## What the task asks
Needed from the data below: all lines that contain the word "kurier".

## Excerpted data
___

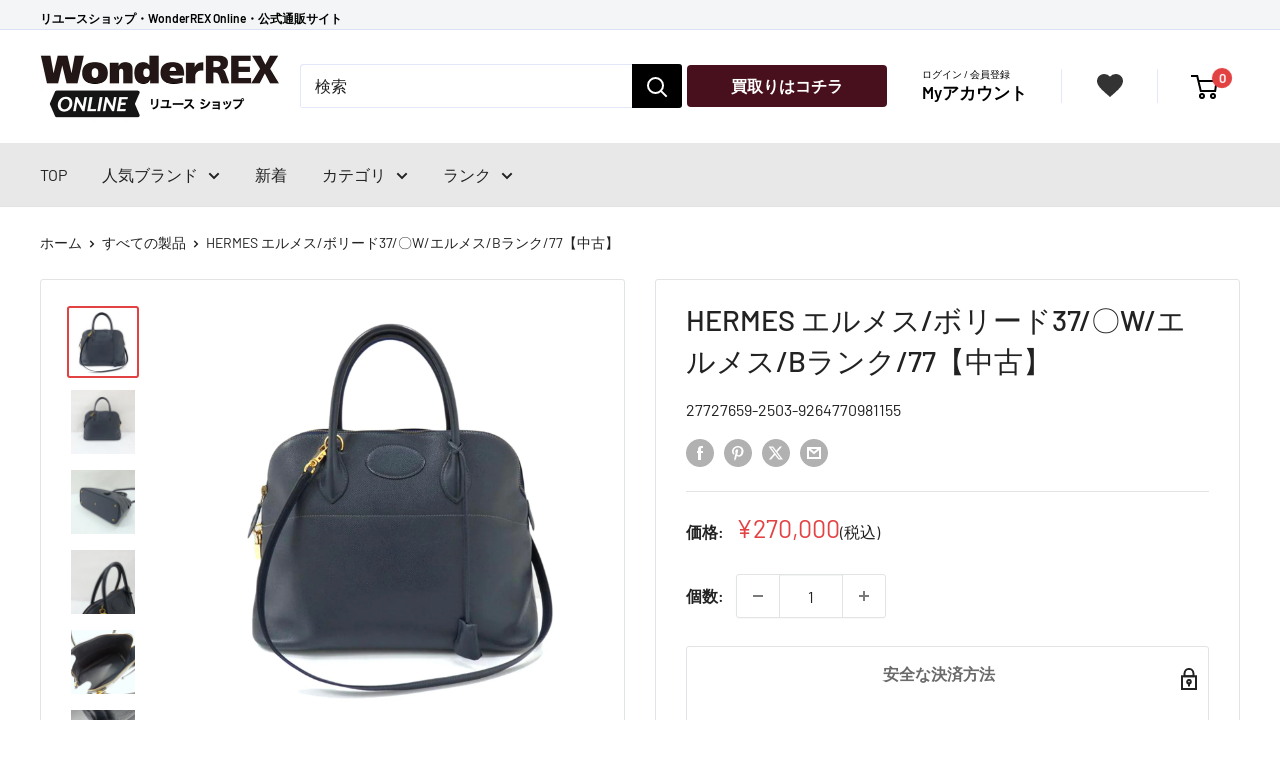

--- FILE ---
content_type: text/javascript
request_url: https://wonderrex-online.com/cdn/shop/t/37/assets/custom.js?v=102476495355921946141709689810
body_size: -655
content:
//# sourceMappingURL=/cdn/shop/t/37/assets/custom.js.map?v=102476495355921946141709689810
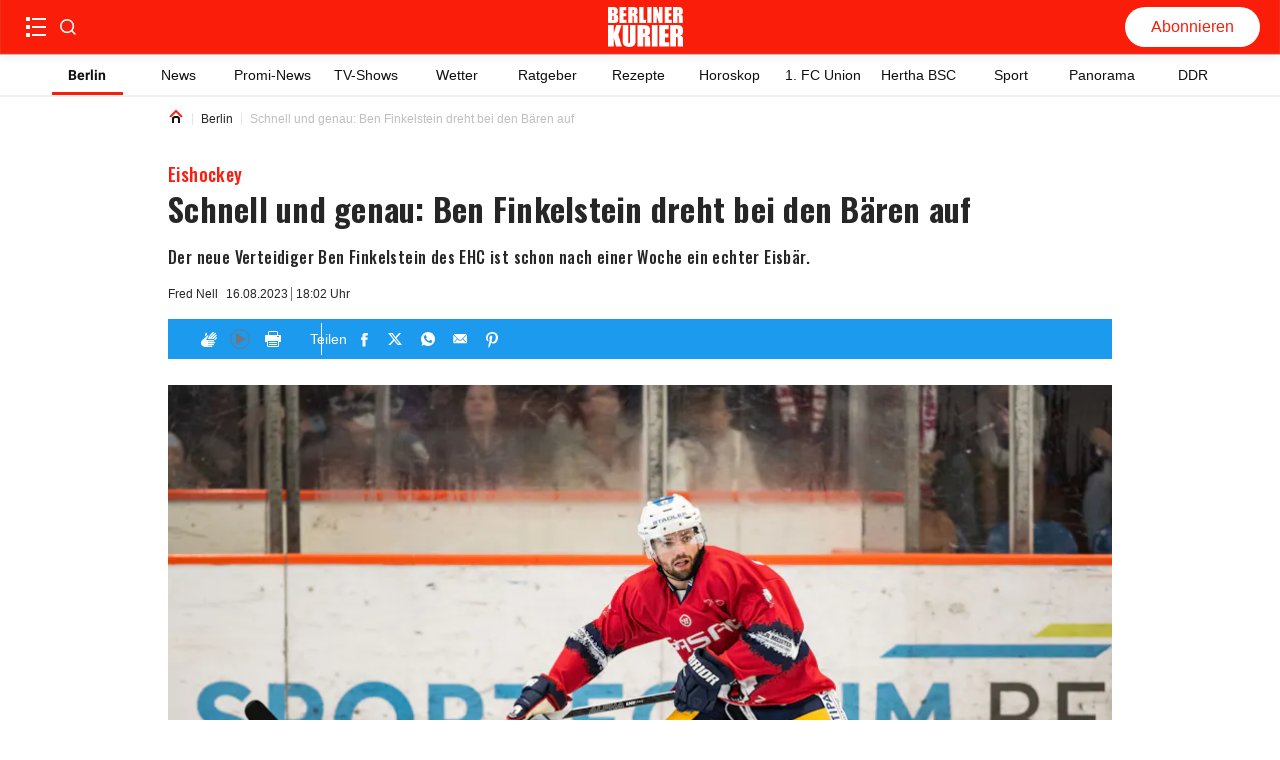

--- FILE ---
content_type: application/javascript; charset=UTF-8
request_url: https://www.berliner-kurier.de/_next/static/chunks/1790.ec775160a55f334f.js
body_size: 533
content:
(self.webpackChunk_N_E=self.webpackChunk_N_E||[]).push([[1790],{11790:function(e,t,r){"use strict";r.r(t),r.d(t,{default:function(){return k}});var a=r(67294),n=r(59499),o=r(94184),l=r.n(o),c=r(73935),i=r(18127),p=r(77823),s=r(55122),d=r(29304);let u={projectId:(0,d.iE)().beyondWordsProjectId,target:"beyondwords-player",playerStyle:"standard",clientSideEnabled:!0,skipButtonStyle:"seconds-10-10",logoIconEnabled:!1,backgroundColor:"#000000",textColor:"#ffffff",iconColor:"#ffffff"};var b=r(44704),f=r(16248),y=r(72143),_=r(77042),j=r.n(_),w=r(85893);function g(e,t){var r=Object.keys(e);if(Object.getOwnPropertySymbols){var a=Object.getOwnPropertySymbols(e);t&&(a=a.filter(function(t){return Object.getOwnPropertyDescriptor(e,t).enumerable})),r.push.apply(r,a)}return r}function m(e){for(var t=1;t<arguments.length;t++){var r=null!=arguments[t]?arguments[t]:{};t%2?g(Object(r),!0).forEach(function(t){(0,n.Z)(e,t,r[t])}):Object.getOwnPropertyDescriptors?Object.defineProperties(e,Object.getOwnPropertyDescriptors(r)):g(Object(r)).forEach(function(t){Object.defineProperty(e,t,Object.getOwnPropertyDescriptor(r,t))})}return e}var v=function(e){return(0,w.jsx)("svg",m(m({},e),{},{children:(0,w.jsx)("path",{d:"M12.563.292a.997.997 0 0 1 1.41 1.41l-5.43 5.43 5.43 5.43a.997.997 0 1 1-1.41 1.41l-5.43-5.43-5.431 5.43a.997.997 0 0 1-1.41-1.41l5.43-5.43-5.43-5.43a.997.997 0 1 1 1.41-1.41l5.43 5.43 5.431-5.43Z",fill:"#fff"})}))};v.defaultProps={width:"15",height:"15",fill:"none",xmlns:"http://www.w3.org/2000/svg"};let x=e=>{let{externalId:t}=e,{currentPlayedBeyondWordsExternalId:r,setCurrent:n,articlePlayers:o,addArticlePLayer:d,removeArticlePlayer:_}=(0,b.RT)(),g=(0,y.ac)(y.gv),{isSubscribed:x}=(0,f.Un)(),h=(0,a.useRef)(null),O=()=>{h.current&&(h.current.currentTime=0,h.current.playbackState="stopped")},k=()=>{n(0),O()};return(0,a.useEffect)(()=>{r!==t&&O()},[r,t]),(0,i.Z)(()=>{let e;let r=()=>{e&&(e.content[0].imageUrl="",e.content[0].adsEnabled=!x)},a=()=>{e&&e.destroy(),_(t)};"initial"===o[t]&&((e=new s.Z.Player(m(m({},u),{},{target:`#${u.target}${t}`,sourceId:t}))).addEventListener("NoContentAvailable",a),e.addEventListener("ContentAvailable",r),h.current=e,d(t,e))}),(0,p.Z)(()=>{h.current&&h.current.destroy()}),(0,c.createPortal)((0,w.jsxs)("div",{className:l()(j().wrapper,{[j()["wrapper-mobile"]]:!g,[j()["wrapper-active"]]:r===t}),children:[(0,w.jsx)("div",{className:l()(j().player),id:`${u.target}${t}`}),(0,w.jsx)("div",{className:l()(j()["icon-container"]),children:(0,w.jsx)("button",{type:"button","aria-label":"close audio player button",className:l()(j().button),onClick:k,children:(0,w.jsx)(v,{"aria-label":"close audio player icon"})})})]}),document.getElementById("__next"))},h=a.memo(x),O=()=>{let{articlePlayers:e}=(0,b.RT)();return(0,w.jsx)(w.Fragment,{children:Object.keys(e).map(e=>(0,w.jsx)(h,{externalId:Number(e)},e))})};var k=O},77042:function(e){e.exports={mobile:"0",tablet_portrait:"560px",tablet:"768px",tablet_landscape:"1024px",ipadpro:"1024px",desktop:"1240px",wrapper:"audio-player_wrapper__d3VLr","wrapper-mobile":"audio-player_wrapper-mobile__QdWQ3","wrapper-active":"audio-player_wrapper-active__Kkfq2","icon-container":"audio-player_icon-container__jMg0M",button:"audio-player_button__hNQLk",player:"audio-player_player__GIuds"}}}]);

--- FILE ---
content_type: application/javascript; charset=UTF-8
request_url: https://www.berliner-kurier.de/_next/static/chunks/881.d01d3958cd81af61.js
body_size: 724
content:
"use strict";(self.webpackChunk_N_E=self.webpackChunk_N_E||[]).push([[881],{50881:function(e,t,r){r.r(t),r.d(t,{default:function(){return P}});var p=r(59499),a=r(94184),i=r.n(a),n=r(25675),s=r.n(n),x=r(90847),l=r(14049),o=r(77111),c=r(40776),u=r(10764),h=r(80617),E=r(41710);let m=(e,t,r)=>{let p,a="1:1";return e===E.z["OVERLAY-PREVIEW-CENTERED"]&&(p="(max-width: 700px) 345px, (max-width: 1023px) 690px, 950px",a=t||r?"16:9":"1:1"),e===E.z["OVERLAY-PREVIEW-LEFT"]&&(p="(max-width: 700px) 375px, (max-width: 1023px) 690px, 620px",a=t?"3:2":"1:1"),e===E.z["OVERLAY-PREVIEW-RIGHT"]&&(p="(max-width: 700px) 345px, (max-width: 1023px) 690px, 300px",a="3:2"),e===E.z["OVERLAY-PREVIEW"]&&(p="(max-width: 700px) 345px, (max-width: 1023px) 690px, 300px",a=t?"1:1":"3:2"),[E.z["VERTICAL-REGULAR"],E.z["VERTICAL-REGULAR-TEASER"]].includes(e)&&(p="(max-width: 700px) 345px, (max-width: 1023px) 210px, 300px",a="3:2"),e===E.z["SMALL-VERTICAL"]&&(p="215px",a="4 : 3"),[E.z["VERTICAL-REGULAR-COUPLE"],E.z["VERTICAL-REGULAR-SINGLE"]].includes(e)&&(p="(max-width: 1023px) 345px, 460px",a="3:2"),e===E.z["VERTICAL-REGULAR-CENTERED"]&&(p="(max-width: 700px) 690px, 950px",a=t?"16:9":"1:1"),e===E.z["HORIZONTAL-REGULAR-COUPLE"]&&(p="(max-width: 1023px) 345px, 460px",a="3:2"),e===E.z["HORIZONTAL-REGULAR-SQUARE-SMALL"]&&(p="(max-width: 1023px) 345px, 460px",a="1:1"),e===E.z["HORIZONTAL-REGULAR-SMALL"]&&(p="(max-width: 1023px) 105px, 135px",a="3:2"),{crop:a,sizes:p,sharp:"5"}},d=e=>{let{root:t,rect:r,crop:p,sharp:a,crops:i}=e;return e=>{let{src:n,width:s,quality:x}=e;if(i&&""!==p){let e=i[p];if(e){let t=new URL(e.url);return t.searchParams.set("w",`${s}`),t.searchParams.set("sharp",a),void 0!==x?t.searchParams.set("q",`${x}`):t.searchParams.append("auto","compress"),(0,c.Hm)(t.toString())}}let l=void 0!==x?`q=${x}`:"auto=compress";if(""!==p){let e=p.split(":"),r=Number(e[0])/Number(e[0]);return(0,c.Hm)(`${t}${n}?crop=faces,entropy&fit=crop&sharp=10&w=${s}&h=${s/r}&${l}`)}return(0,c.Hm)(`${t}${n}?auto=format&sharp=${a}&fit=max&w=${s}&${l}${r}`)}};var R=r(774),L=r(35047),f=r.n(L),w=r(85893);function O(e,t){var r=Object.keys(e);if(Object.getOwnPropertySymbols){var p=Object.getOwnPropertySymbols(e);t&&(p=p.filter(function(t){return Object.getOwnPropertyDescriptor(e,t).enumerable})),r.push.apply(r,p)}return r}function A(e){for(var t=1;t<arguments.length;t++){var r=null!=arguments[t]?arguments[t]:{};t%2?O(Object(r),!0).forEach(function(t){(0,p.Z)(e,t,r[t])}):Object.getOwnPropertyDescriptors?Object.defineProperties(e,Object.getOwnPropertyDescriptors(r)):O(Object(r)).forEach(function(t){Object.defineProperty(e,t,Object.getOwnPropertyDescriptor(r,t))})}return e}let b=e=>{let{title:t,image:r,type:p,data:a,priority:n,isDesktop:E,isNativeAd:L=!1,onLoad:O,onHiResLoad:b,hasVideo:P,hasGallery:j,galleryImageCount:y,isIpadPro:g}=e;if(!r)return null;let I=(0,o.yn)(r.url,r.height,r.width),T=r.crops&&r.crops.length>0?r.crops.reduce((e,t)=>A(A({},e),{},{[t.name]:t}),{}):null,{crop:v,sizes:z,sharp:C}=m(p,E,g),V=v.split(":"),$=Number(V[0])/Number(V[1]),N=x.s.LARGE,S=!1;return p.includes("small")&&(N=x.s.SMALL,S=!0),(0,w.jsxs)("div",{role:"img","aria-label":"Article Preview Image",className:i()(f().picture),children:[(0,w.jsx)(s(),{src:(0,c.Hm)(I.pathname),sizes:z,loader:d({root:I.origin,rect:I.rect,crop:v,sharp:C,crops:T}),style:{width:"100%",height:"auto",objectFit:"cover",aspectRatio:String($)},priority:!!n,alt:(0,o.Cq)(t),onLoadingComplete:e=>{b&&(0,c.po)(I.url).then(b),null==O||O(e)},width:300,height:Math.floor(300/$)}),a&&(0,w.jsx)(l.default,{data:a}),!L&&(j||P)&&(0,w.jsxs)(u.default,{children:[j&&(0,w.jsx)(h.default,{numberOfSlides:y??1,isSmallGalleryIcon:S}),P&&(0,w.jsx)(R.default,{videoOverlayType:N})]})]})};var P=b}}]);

___

## Reply to the task
request_url: https://www.berliner-kurier.de/_next/static/chunks/1790.ec775160a55f334f.js
request_url: https://www.berliner-kurier.de/_next/static/chunks/881.d01d3958cd81af61.js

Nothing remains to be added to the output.